Ahu Paköz reviews Marjane Satrapi's graphic memoir Persepolis within the larger framework of Iranian Politics and Iranian Women's memoirs in A Reawakening of Memories in Comic Form: Persepolis by Marjane Satrapi. Her article gives an insight to the place of women in Iranian culture and the experiences of Iranian expatriates through Satrapi's work.

In The Cultural Biographies and Social Lives of Manga: Lessons from the Mangaverse, Mio Bryce, Jason Davis and Christie Barber interrogate the absence of Manga from undergraduate textbooks for Media and Cultural Studies students, despite its success in transcending Japanese visual culture and becoming an international publishing success.

Peter Doyle's If Walls Could Talk: The Comic Strip in the Museum, discusses the implications of exhibiting comics and graphic novels in museums. Through case studies of two museum exhibitions of graphic novel storyboards, this article questions the relationship between the traditionally non-linear space of the museum and the linear nature of the comic art.

References

Dorrell, L., Curtis, D., and Rampal, K. (1995) 'Book worms without books? Students reading comic books in the school house'. Journal of Popular Culture, 29, 223-234.

Harvey, R. C. (1996). The Art of the Comic Book: An Aesthetic History.  United States of America: University of Mississippi Press. 

Jacobson, S. and Colón, E. 'A Statement on the 9/11 Report: A Graphic Adaptation'. Amazon.com http://www.amazon.com/gp/feature.html?docId=1000010091 accessed 17th July 2008.

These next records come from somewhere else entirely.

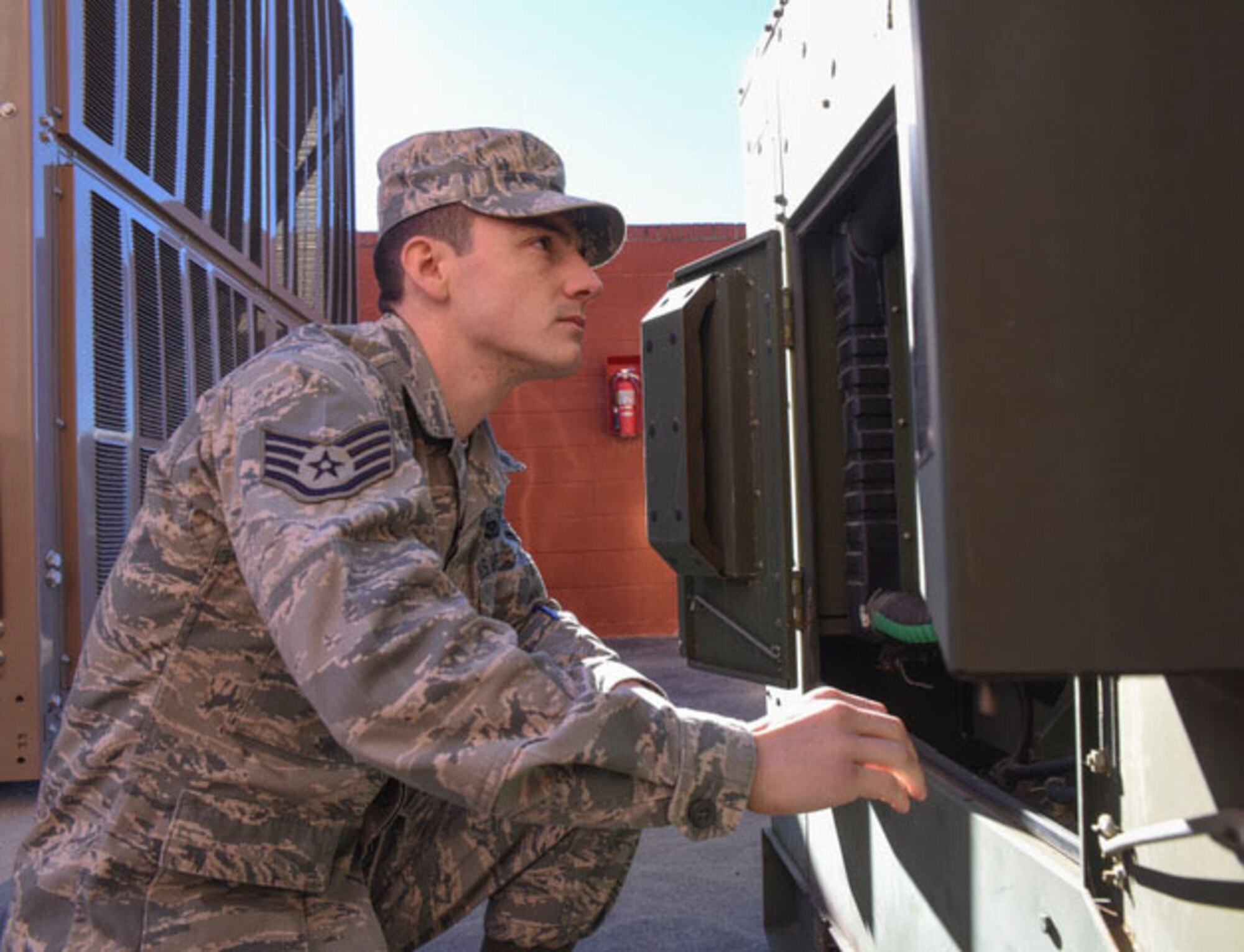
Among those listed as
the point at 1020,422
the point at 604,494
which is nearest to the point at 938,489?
the point at 1020,422

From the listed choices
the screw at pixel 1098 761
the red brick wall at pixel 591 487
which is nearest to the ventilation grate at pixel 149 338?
the screw at pixel 1098 761

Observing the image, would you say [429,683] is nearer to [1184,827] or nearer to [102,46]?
[1184,827]

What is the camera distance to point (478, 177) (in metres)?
1.53

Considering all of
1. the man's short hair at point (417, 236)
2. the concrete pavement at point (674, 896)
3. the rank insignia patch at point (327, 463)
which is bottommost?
the concrete pavement at point (674, 896)

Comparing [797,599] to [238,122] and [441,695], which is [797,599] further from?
[238,122]

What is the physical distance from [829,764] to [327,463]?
530 mm

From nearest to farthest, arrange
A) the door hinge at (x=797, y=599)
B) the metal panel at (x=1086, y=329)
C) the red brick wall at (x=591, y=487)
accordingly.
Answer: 1. the metal panel at (x=1086, y=329)
2. the door hinge at (x=797, y=599)
3. the red brick wall at (x=591, y=487)

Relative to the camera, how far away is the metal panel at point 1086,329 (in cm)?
56

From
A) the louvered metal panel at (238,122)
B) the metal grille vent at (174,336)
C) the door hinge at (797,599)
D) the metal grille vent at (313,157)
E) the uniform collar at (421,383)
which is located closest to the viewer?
the uniform collar at (421,383)

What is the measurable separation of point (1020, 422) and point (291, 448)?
728mm

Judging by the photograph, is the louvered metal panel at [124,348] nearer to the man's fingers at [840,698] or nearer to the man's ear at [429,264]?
the man's ear at [429,264]

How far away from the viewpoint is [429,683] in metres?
0.94

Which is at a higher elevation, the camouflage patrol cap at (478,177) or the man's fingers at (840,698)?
the camouflage patrol cap at (478,177)

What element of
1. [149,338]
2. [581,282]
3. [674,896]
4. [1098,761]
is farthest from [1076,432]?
[149,338]
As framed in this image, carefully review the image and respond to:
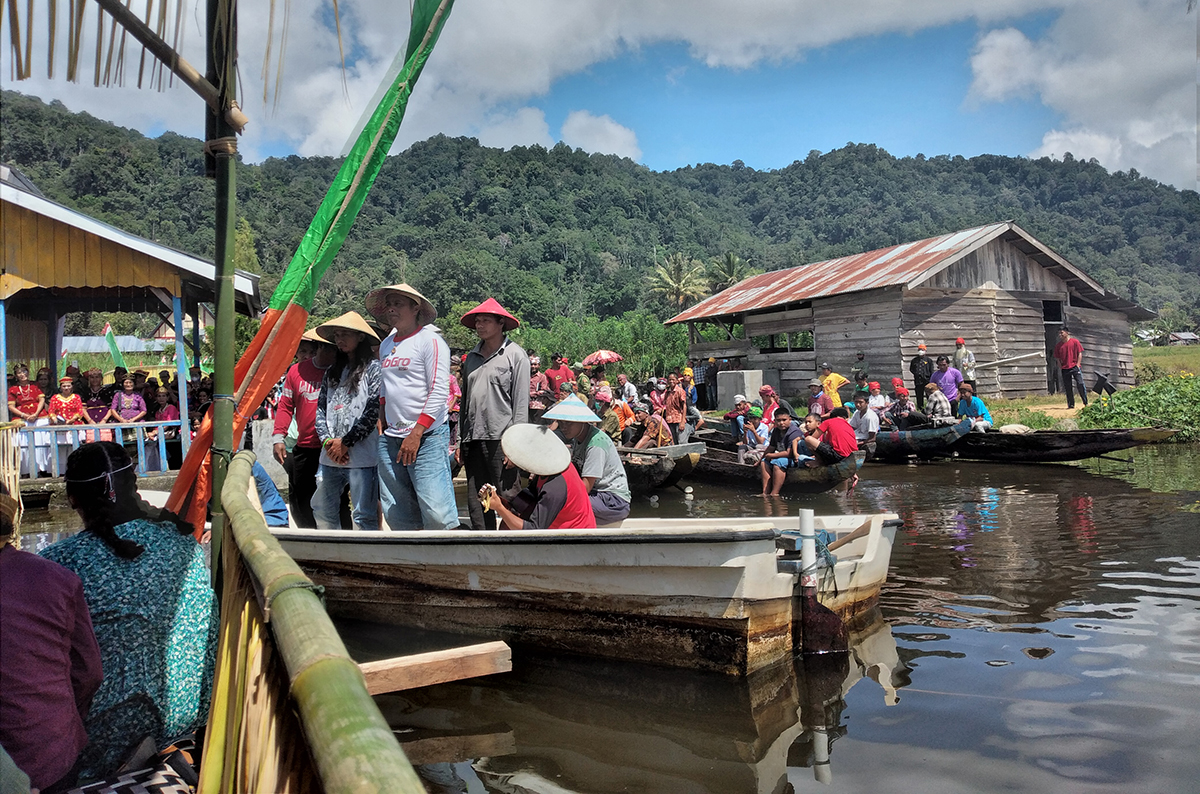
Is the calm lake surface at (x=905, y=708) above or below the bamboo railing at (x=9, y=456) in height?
below

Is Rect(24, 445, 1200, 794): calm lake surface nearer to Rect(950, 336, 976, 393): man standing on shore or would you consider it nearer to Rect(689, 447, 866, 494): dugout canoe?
Rect(689, 447, 866, 494): dugout canoe

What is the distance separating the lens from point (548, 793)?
3.73m

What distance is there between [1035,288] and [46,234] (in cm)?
2209

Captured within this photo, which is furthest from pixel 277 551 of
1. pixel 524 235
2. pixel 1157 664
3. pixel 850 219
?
pixel 850 219

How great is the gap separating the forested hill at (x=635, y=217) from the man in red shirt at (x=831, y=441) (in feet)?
112

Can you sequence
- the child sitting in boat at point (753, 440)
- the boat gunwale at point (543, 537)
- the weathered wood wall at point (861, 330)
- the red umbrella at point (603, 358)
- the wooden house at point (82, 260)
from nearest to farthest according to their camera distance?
the boat gunwale at point (543, 537)
the wooden house at point (82, 260)
the child sitting in boat at point (753, 440)
the weathered wood wall at point (861, 330)
the red umbrella at point (603, 358)

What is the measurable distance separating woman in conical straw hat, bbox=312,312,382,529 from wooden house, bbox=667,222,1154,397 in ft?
53.1

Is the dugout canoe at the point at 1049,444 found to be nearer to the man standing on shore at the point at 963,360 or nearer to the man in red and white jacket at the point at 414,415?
the man standing on shore at the point at 963,360

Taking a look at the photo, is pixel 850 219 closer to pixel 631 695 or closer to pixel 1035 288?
pixel 1035 288

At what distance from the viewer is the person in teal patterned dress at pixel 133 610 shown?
265cm

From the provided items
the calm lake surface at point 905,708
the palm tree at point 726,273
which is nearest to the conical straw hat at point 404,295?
the calm lake surface at point 905,708

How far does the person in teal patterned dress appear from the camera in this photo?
265 centimetres

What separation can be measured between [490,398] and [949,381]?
14.0 meters

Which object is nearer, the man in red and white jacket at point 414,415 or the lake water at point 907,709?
the lake water at point 907,709
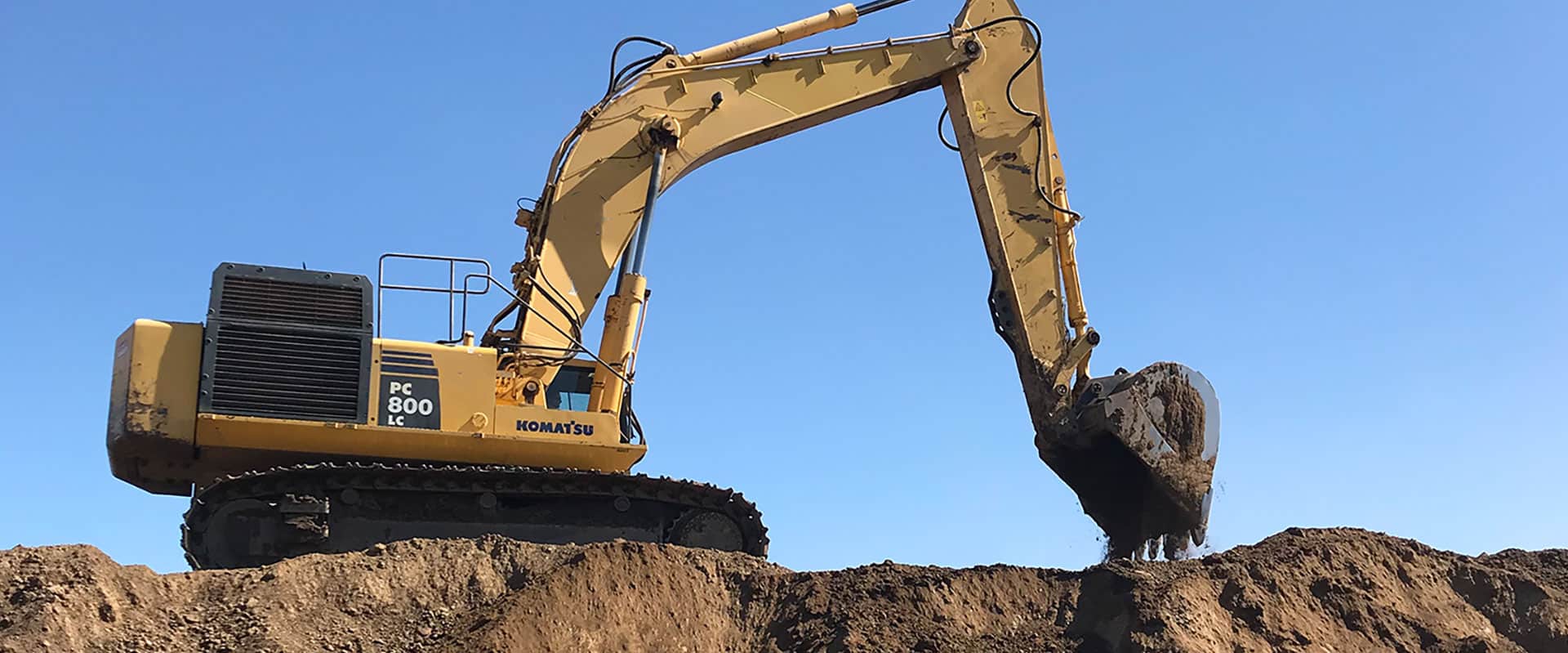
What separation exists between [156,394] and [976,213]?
6.98 metres

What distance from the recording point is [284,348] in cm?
1291

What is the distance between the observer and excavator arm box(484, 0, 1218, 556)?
14.1m

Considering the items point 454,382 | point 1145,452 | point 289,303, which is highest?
point 289,303

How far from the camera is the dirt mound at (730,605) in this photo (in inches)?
429

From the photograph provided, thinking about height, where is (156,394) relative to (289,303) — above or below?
below

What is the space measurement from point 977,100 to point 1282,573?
5.33 meters

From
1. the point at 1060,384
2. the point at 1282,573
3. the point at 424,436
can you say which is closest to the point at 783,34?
the point at 1060,384

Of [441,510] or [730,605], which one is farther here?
[441,510]

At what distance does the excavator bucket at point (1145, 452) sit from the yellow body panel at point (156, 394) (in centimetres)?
676

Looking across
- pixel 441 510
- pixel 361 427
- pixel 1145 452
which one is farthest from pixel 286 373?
pixel 1145 452

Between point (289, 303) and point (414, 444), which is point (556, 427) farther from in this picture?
point (289, 303)

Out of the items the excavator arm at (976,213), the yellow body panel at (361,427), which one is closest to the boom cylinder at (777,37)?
the excavator arm at (976,213)

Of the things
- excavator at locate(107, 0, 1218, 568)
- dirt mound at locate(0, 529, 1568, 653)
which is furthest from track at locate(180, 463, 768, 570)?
dirt mound at locate(0, 529, 1568, 653)

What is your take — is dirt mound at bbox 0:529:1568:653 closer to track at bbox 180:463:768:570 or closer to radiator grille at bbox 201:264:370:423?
track at bbox 180:463:768:570
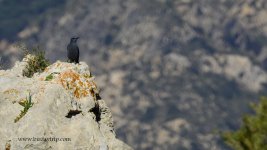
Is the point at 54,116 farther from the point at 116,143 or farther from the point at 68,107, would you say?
the point at 116,143

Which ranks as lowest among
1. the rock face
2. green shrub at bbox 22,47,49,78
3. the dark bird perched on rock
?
the rock face

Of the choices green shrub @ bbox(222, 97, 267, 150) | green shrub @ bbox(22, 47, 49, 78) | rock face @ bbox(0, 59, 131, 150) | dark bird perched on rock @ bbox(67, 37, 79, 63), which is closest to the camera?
green shrub @ bbox(222, 97, 267, 150)

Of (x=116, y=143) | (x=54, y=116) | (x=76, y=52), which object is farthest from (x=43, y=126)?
(x=76, y=52)

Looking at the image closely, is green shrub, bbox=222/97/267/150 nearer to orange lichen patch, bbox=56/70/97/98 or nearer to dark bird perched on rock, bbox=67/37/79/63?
orange lichen patch, bbox=56/70/97/98

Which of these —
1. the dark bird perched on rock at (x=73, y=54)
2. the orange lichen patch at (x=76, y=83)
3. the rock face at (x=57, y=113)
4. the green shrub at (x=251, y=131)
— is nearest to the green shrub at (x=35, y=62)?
the dark bird perched on rock at (x=73, y=54)

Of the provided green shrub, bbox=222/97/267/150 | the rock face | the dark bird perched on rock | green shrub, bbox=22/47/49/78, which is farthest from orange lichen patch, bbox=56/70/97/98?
green shrub, bbox=222/97/267/150

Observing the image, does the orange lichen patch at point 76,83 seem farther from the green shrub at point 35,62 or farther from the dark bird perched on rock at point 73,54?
the green shrub at point 35,62
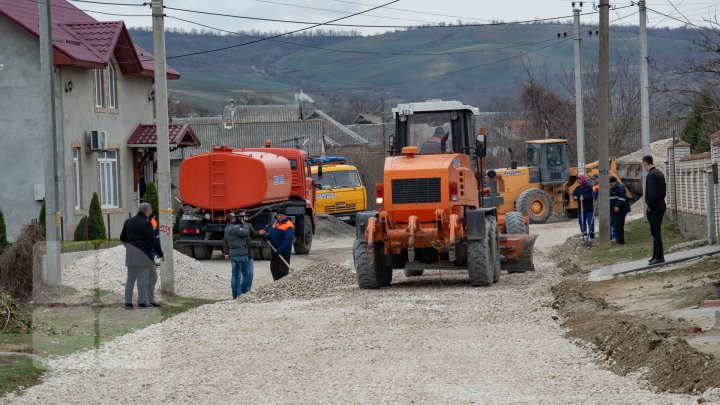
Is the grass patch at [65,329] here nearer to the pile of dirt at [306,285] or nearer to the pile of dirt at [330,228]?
the pile of dirt at [306,285]

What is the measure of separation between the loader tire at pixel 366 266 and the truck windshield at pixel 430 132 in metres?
2.32

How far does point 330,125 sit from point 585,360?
253 feet

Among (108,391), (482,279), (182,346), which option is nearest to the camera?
(108,391)

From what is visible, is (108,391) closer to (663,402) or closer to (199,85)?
(663,402)

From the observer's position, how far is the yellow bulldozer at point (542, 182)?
4512 centimetres

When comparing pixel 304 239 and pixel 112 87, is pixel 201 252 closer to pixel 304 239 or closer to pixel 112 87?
pixel 304 239

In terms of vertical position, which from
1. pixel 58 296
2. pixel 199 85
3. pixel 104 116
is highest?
pixel 199 85

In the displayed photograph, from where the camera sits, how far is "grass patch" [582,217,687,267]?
25531 millimetres

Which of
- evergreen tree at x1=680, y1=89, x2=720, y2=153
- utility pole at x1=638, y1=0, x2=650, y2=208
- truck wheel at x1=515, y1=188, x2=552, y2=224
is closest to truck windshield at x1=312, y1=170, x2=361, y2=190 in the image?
truck wheel at x1=515, y1=188, x2=552, y2=224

Lent, J. A. (1994a). Comic Books and Comic Strips in the United States: An International Bibliography. Westport, CT: Greenwood Press.

Lent, J. A. (1994b). Comic Art of Europe: An International Comprehensive Bibliography. Westport, CT: Greenwood Press.

Lent, J. A. (1996). Comic Art in Africa, Asia, Australia, and Latin America: A Comprehensive International Bibliography. Westport, CT: Greenwood Press.

Lent, J. A. (ed). International Journal of Comic Art. http://www.ijoca.com (Since 1999).

McCloud, S. (1993). Understanding comics: The invisible art. Northampton, MA: Kitchen Sink Press.

Sabin, R. (1993). Adult Comics: An Introduction. London and New York: Routledge.

Sones, W. (1944). 'The comics and instructional method'. Journal of Educational Sociology, 18, 232-240.

Wolk, D. (2007) Reading Comics and What They Mean. United States of America: Da Capo Press.